The law also allows taxpayers to deduct certain fringe benefits. This rule is set out in Section 132. Section 132 says that the following fringe benefits paid to workers are excluded from gross income:
- no-additional-cost service,
- qualified employee discount,
- working condition fringe,
- de minimis fringe,
- qualified transportation fringe,
- qualified moving expense reimbursement,
- qualified retirement planning services, or
- qualified military base realignment and closure fringe.
Disguised Personal & Family Expenses
The court was asked to reconcile these two rules. It concluded that the expenses were disguised family and personal expenses and not employee fringe benefits. It did so without providing much detail given that it did not believe the taxpayer provided sufficient records to determine which expenses could have been employee fringe benefits and it did not accept her explanations for the business purpose for some of the expenses.
About Family Fringe Benefits
Had the taxpayer provided sufficient records and separated out non-deductible personal expenses for herself, she may have been entitled to deduct some of the balance of the expenses.

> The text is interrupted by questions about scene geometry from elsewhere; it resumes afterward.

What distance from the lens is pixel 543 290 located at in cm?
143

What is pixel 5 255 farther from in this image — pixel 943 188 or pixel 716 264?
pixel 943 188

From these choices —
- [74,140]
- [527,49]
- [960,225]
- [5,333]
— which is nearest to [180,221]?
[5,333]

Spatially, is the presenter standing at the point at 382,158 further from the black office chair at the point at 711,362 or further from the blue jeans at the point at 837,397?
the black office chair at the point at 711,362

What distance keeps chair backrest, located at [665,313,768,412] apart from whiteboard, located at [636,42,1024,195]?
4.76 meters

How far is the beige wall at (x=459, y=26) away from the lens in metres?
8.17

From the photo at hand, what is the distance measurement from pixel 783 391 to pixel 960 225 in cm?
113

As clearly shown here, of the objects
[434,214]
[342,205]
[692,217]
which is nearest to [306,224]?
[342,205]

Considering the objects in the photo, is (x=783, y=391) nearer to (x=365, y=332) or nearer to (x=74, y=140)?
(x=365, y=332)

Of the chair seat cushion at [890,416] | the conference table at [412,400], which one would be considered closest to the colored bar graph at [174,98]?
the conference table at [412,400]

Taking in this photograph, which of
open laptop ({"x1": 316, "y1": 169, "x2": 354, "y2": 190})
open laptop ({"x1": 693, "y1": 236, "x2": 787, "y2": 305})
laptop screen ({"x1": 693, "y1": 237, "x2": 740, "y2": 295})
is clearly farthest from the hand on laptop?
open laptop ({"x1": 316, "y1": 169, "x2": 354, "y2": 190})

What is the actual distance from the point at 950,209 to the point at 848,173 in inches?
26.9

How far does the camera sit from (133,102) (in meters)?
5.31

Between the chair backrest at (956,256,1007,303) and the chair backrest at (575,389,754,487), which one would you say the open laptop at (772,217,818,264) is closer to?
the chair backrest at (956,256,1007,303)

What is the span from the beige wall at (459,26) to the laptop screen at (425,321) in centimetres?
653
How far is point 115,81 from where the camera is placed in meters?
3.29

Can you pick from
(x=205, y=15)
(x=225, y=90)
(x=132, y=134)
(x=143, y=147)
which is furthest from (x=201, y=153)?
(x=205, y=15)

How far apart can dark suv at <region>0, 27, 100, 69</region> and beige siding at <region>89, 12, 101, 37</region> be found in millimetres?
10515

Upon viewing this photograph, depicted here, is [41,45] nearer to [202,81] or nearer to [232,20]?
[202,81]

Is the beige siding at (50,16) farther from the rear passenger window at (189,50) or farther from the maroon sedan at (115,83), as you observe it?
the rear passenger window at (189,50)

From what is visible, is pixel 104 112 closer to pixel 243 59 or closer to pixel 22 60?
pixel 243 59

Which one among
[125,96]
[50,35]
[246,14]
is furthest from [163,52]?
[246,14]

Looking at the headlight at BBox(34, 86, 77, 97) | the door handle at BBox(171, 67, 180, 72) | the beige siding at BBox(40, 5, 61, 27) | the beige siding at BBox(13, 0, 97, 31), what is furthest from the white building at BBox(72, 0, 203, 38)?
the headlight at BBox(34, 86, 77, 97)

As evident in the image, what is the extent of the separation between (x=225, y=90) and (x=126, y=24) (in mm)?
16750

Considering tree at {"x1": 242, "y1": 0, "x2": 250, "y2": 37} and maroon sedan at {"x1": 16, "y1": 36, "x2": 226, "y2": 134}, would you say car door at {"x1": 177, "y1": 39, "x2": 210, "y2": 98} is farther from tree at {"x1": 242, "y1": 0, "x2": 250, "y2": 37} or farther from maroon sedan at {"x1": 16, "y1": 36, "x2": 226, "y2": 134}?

Most deductible fringe benefits are limited to those amounts paid to employees. This is set out in Section 132 itself. There are exception for working condition fringe benefits and certain other expenses. This is also in Section 132 and/or the regulations for Section 132. Costs incurred by the contractor for travel, transportation, etc. are also deductible by the business under Section 162 and, if they meet the accountable plan requirements described in Section 62, excluded from the workers income.
The taxpayer paid her children as independent contractors and not as workers, so the Section 132 benefits would generally be limited to working condition fringe benefits. There are rules that determine what is deductible as a working condition fringe, but these benefits can even include education-related expenses, such as tuition.
This provides the framework for fringe benefits that are deductible for family members.
These type of expenses are frequently challenged by the IRS. They often result in tax disputes. To avoid these disputes, small business owners should take the time to keep records for these type of expenses and structure their affairs so that only qualifying expenses are deducted.
This issue is even more relevant given the recent TCJA changes that prevent workers from being able to deduct unreimbursed employee expenses. Now that workers cannot deduct these expenses themselves, taxpayers will want to shift more of these expenses to their business rather than to their workers.